Formerly SK Global Chemical, SK Geo Centric is “betting on many horses” in the advanced recycling industry, adds Hansen. The company’s “green company” goals would require it to recycle 100% of its product by 2027, equivalent to around 2.5 million metric tons of plastic waste.
Taking on the critics
Rabobank highlights there are many opponents to advanced recycling. Criticisms range from the technologies being too expensive and still unproven to “worse-than-advertised” environmental impacts and delayed investments.
In the US, greenwashing concerns are common, with opponents suggesting advanced recycling serves as an expensive circumvention for waste-to-energy treatment.
Major players have faced reputational damage and share price falls as a result of public criticisms. For example, Loop Industries was “seriously dented” after Hindenburg Research published a damning report, leading the company to hire advisors to counter the report’s allegations.
Similarly, the research investment firm also challenged PureCycle Technologies, “questioning the management’s integrity and accusing the company of inflating projection about its doubtful technology,” Rabobank recalls. PureCycle Technologies’ share price dropped by almost 40% the day the report was published (Nasdaq).
“Advanced recycling companies also hire their own experts to prove their technology is working and the greenhouse gas performant is superior [to existing solutions], with high yields,” Hansen tells PackagingInsights.
“They're also very successful in forging partnerships, teaming up with many different kinds of companies. Collaboration also adds credibility to these projects – you can see some very respected companies believe in these technologies.”
Despite the criticisms, both Loop Industries and PureCycle Technologies are increasing their advanced recycling investments. Loop Industries made what Rabobank refers to as a “remarkable comeback” after last year’s controversy, announcing plans to build another PET waste plant in Canada.
Meanwhile, PureCycle Technologies plans to invest US$440 million in a new “cluster location” in the US.
Turning up transparency
In response to traceability concerns, advanced recycling companies are increasing their focus on creating more transparent supply chains, notes Rabobank.
The bank highlights the example of the Trackcycle solution, a partnership between Circulor, Total Energies and Recycling Technologies to develop a blockchain-enabled traceability solution for hard-to-recycle plastics.

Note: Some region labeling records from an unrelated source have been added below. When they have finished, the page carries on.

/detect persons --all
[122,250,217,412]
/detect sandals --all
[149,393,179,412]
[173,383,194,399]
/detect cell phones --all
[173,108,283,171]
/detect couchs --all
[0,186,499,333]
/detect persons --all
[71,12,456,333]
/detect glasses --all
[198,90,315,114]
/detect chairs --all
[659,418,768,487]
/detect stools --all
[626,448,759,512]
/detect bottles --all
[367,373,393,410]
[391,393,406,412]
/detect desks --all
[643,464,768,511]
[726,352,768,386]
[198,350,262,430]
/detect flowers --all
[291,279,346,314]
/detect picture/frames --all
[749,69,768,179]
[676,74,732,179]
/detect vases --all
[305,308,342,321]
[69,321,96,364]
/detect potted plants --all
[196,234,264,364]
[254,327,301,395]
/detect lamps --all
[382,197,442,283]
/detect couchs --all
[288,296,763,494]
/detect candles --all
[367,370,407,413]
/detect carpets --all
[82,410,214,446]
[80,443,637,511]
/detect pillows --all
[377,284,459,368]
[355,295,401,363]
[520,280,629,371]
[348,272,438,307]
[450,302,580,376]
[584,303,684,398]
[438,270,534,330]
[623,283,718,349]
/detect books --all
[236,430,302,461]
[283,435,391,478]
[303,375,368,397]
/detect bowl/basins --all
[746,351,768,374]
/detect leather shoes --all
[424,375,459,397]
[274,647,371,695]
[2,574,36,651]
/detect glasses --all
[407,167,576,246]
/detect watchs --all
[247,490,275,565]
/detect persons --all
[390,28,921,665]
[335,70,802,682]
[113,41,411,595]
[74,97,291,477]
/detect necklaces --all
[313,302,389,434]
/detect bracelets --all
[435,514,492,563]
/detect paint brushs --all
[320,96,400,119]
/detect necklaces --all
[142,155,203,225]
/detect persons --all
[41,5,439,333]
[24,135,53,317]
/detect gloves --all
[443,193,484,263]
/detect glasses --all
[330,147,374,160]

The technology tracks plastic waste from its origin to the end product leaving the advanced recycling plant. The system will “confirm compliance with predefined manufacturing parameters, such as elapsed time, mass balance calculations, responsible outsourcing standards or energy use,” the partners say.
Despite the criticisms, Rabobank believes advanced recycling will remain “highly attractive for leading companies in the plastics value chain.” The bank notes packaging converters are also increasing their activity in this space, including Sealed Air, Berry Global, Greiner Packaging and Scholle IPN.
However, market players “need to prepare to balance a growing level of criticism, including from the investor community,” stresses Rabobank.
“A reliable image will be crucial to continue to attract banks and investors that can provide the billions needed to finance and scale-up advanced recycling on its way to becoming a mature and commercially-viable industry,” the bank adds.
For Rabobank, PureCycle Technologies’ ability to overcome its class-action lawsuit and faltering share price could inform the direction of the whole industry. Meanwhile, PureCycle Technologies continues to attract high-profile partners.